[EXTRAIT DE SOURCE]
Textiles Sanitaires à Usage Unique : une coalition hors-norme saisit la justice pour non-application de la loi AGEC
Une coalition inédite d’associations de collectivités et d’ONG s’est formée pour enjoindre l’État d'appliquer la loi AGEC. Cette loi votée en 2020 prévoyait l’application du principe « pollueur-payeur » aux fabricants d’essuie-tout, mouchoirs en papier, lingettes, couches bébés, masques et quelques autres textiles à usage unique.
Ayant triplé depuis les années 90 [1], ce gisement de 2,4 millions de tonnes de déchets annuels, majoritairement incinéré ou enfoui, est devenu la dernière grande famille de déchets non valorisables encore présents dans nos poubelles.
Ce principe “pollueur payeur” visait à faire peser le coût de la gestion de ces déchets sur leurs fabricants, et ainsi à récupérer à terme près de 800 millions d’euros [2] aujourd’hui à la charge des collectivités locales et de leurs contribuables.

[PROBLÈME RÉDIGÉ 1]
Retapez l'intégralité de l'extrait sur les textiles sanitaires à usage unique, sans la moindre modification.

Entrées d'un jeu de données:

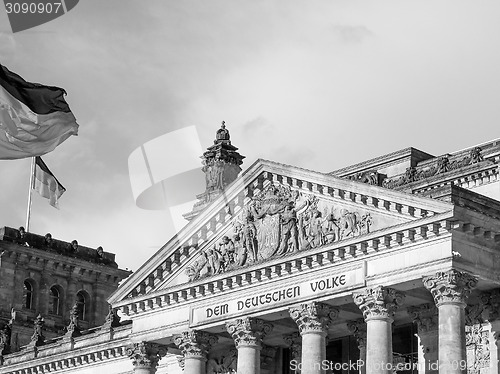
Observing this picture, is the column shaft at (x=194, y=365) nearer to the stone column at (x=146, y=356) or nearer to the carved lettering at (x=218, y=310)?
the carved lettering at (x=218, y=310)

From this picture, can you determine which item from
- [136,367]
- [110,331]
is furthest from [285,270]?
[110,331]

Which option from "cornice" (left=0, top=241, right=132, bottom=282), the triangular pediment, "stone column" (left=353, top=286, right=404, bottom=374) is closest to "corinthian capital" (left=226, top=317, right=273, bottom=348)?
the triangular pediment

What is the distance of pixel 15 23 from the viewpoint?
94.3 ft

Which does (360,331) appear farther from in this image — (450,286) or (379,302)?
(450,286)

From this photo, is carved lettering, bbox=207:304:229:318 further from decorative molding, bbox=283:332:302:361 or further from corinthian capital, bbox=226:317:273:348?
decorative molding, bbox=283:332:302:361

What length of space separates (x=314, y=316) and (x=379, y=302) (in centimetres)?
339

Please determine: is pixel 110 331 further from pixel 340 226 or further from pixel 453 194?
pixel 453 194

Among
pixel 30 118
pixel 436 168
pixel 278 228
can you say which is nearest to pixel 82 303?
pixel 436 168

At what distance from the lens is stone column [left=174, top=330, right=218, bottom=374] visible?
53.2m

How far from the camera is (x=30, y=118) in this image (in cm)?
3128

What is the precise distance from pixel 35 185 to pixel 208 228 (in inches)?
645

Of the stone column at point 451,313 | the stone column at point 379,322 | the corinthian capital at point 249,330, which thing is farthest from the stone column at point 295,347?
the stone column at point 451,313

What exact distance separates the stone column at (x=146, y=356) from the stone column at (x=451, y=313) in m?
16.3

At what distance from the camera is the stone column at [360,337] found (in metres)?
50.6
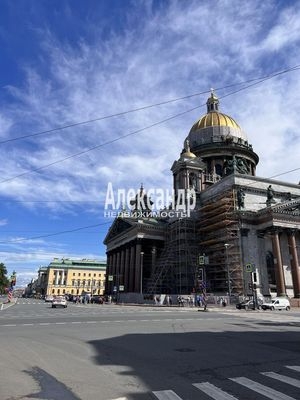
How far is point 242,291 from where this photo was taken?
55.3 metres

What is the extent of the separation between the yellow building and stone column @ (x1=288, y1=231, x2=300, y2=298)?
127 meters

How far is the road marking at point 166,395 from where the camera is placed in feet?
22.4

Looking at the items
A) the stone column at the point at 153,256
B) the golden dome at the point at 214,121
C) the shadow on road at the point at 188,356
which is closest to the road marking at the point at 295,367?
the shadow on road at the point at 188,356

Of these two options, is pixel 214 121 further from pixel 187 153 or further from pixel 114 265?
pixel 114 265

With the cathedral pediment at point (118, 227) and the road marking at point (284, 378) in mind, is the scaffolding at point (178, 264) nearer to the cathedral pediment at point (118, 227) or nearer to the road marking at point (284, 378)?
the cathedral pediment at point (118, 227)

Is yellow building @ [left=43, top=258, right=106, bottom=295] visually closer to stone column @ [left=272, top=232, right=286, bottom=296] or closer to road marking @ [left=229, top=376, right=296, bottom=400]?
stone column @ [left=272, top=232, right=286, bottom=296]

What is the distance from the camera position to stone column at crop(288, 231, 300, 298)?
56969mm

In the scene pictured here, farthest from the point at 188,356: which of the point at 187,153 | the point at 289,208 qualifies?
the point at 187,153

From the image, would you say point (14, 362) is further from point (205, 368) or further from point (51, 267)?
point (51, 267)

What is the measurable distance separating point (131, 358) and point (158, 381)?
8.74ft

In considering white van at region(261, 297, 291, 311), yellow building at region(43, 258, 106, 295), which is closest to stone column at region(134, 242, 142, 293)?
white van at region(261, 297, 291, 311)

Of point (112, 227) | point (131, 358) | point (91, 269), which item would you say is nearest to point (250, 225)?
point (112, 227)

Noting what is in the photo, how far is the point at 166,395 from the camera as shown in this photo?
23.1 feet

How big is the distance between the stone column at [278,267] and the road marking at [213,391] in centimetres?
5081
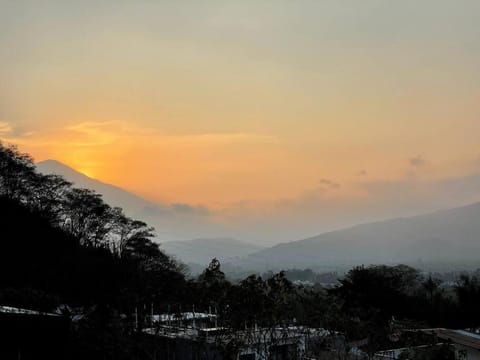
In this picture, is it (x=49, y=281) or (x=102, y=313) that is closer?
(x=102, y=313)

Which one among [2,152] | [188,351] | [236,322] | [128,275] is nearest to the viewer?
[236,322]

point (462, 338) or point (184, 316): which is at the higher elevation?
point (184, 316)

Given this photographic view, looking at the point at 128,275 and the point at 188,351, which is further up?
the point at 128,275

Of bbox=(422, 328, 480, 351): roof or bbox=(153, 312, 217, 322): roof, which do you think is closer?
bbox=(153, 312, 217, 322): roof

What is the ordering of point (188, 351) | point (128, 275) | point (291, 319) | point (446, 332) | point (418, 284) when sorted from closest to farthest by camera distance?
point (291, 319), point (188, 351), point (446, 332), point (128, 275), point (418, 284)

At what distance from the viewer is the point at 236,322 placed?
11859 mm

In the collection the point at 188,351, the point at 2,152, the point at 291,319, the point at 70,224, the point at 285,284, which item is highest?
the point at 2,152

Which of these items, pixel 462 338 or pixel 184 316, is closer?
pixel 462 338

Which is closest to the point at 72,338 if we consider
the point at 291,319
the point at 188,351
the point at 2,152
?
the point at 188,351

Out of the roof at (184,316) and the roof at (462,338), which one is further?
the roof at (462,338)

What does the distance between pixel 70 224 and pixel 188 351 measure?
21.2 m

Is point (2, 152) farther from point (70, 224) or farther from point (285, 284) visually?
point (285, 284)

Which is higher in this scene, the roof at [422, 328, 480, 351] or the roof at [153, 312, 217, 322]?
the roof at [153, 312, 217, 322]

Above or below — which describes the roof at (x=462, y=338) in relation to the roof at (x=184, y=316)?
below
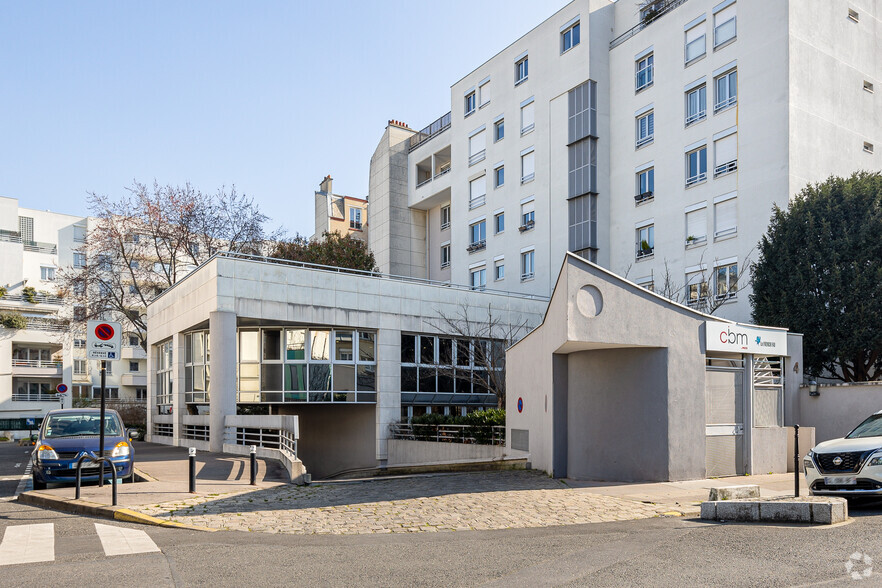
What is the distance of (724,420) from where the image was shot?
613 inches

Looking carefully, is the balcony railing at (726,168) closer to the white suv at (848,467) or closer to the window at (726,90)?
the window at (726,90)

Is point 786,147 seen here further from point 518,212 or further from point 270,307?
point 270,307

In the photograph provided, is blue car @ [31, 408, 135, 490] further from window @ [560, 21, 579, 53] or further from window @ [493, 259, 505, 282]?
window @ [560, 21, 579, 53]

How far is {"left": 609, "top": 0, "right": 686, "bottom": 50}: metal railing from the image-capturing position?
105 feet

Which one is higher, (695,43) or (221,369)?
(695,43)

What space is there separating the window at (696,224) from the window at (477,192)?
1265 centimetres

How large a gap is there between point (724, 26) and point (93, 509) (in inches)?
1104

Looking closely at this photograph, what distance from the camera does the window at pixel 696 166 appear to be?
1177 inches

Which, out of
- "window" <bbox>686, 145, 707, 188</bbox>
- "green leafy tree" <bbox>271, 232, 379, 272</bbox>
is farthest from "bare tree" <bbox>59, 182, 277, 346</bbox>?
"window" <bbox>686, 145, 707, 188</bbox>

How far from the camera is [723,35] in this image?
2944 centimetres

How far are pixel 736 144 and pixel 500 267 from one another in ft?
46.2

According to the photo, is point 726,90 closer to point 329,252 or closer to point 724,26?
point 724,26

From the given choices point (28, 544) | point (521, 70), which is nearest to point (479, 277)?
point (521, 70)

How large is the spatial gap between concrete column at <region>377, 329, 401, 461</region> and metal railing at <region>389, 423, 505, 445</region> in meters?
0.36
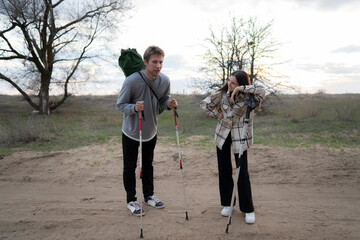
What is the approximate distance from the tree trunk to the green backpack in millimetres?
19128

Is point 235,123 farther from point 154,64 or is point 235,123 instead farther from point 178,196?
point 178,196

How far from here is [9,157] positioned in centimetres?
798

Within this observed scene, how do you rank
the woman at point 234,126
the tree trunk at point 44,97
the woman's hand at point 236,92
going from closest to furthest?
the woman's hand at point 236,92 → the woman at point 234,126 → the tree trunk at point 44,97

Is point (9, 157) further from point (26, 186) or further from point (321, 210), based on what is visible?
point (321, 210)

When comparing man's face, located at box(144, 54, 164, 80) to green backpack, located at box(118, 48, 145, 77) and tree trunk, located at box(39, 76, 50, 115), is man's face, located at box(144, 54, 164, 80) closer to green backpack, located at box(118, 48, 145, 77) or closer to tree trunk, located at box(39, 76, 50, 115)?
green backpack, located at box(118, 48, 145, 77)

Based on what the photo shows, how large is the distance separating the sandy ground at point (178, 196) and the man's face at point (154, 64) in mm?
2090

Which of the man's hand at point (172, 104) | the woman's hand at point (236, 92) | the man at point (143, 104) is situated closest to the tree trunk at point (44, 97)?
the man at point (143, 104)

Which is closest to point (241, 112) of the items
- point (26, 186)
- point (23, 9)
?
point (26, 186)

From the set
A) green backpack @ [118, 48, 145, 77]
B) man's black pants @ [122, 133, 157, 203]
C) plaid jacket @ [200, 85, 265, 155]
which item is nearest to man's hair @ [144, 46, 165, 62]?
green backpack @ [118, 48, 145, 77]

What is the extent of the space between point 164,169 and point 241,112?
3.46 meters

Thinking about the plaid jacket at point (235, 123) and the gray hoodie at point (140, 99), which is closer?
the plaid jacket at point (235, 123)

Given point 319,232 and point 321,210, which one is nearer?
point 319,232

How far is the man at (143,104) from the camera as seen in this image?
378cm

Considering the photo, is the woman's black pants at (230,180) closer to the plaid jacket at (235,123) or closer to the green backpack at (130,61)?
the plaid jacket at (235,123)
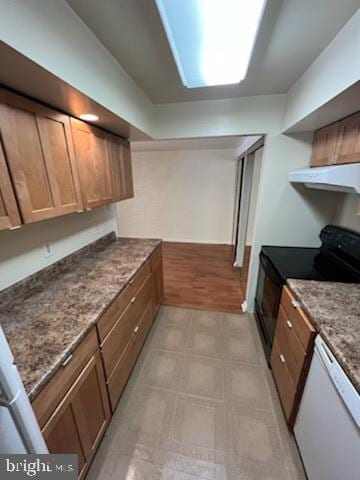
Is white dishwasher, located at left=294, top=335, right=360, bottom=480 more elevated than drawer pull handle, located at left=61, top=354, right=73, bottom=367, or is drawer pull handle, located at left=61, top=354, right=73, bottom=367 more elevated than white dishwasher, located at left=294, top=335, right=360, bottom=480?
drawer pull handle, located at left=61, top=354, right=73, bottom=367

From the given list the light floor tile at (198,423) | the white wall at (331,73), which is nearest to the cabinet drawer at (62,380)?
the light floor tile at (198,423)

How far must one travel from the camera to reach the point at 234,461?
4.13 feet

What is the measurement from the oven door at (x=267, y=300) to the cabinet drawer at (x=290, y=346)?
15 centimetres

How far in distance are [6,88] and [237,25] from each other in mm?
1115

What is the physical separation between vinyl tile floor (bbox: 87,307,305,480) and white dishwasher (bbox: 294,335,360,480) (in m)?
0.25

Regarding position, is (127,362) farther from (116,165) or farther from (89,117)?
(89,117)

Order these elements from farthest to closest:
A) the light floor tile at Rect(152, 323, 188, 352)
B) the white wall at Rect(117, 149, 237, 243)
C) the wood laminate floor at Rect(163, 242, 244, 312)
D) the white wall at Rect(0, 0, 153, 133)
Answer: the white wall at Rect(117, 149, 237, 243), the wood laminate floor at Rect(163, 242, 244, 312), the light floor tile at Rect(152, 323, 188, 352), the white wall at Rect(0, 0, 153, 133)

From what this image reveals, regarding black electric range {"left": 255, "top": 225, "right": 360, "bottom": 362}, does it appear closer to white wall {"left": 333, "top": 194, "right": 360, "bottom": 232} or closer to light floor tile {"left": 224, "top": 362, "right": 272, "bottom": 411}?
white wall {"left": 333, "top": 194, "right": 360, "bottom": 232}

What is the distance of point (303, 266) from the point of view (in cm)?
179

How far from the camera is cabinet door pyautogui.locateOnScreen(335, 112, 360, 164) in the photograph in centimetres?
130

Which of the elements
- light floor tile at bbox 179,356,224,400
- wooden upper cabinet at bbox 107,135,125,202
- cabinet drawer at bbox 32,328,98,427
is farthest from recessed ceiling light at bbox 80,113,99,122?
light floor tile at bbox 179,356,224,400

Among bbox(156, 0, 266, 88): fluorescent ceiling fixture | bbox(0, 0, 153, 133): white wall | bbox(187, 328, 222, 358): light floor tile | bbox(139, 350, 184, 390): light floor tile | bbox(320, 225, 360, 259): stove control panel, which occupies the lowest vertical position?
bbox(139, 350, 184, 390): light floor tile

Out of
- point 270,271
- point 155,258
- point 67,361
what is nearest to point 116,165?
point 155,258

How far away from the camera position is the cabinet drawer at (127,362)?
1.44m
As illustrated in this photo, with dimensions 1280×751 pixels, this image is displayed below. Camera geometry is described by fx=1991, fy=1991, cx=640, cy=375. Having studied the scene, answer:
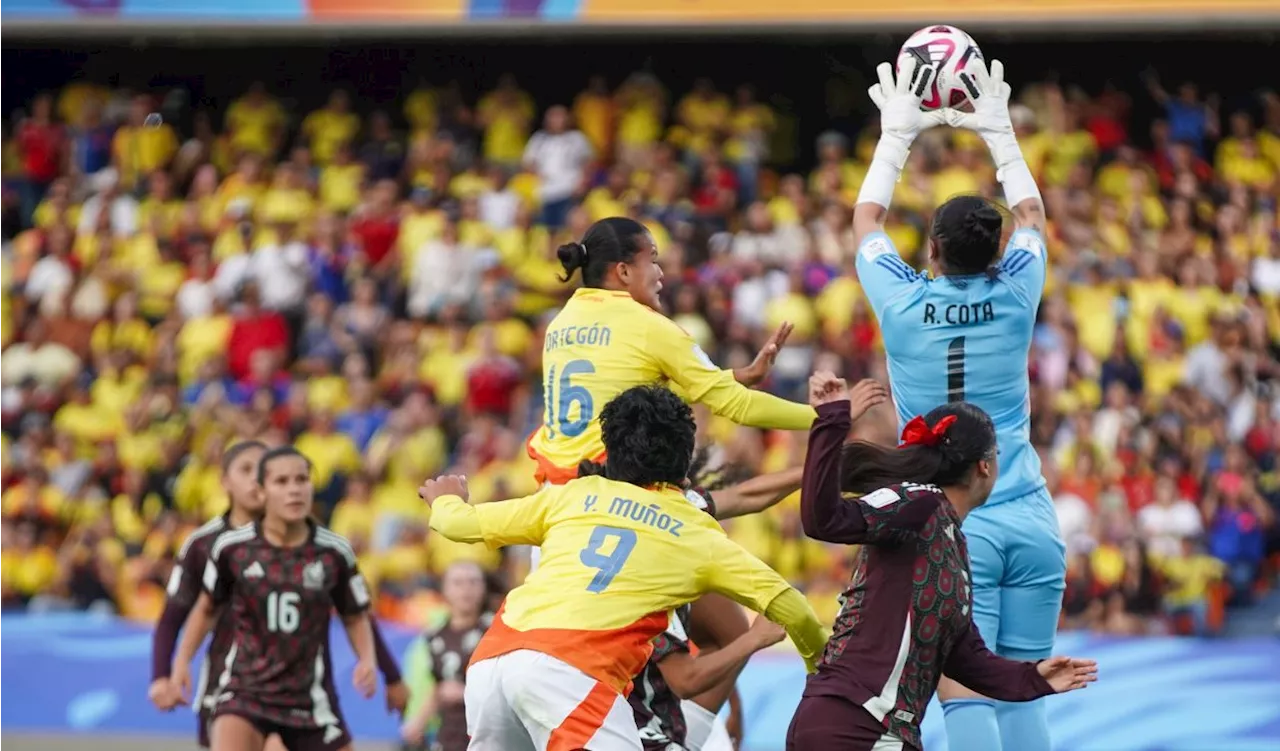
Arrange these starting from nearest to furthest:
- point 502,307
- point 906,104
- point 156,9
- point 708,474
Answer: point 906,104 → point 708,474 → point 502,307 → point 156,9

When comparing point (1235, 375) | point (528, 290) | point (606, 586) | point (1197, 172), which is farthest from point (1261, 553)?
point (606, 586)

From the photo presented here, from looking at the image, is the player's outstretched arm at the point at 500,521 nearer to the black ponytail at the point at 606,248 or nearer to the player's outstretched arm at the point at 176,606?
the black ponytail at the point at 606,248

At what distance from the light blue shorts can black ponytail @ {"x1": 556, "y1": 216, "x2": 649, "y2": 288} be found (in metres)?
1.61

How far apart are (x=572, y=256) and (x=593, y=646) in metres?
1.72

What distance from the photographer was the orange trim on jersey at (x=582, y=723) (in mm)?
6188

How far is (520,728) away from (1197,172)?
1343 cm

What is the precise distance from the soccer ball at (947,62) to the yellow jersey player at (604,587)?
174 cm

[PROBLÈME RÉDIGÉ 2]
Extrayez des entrées toutes les lignes contenant la chaîne « would », en tenant compte de la casse.

[RÉSOLUTION DU PROBLÈME 1]
Textiles Sanitaires à Usage Unique : une coalition hors-norme saisit la justice pour non-application de la loi AGEC
Une coalition inédite d’associations de collectivités et d’ONG s’est formée pour enjoindre l’État d'appliquer la loi AGEC. Cette loi votée en 2020 prévoyait l’application du principe « pollueur-payeur » aux fabricants d’essuie-tout, mouchoirs en papier, lingettes, couches bébés, masques et quelques autres textiles à usage unique.
Ayant triplé depuis les années 90 [1], ce gisement de 2,4 millions de tonnes de déchets annuels, majoritairement incinéré ou enfoui, est devenu la dernière grande famille de déchets non valorisables encore présents dans nos poubelles.
Ce principe “pollueur payeur” visait à faire peser le coût de la gestion de ces déchets sur leurs fabricants, et ainsi à récupérer à terme près de 800 millions d’euros [2] aujourd’hui à la charge des collectivités locales et de leurs contribuables.

[RÉSOLUTION DU PROBLÈME 2]
From the image, would you say point (14, 362) is further from point (205, 368) or further from point (51, 267)?
Of point (112, 227) | point (131, 358) | point (91, 269), which item would you say is nearest to point (250, 225)?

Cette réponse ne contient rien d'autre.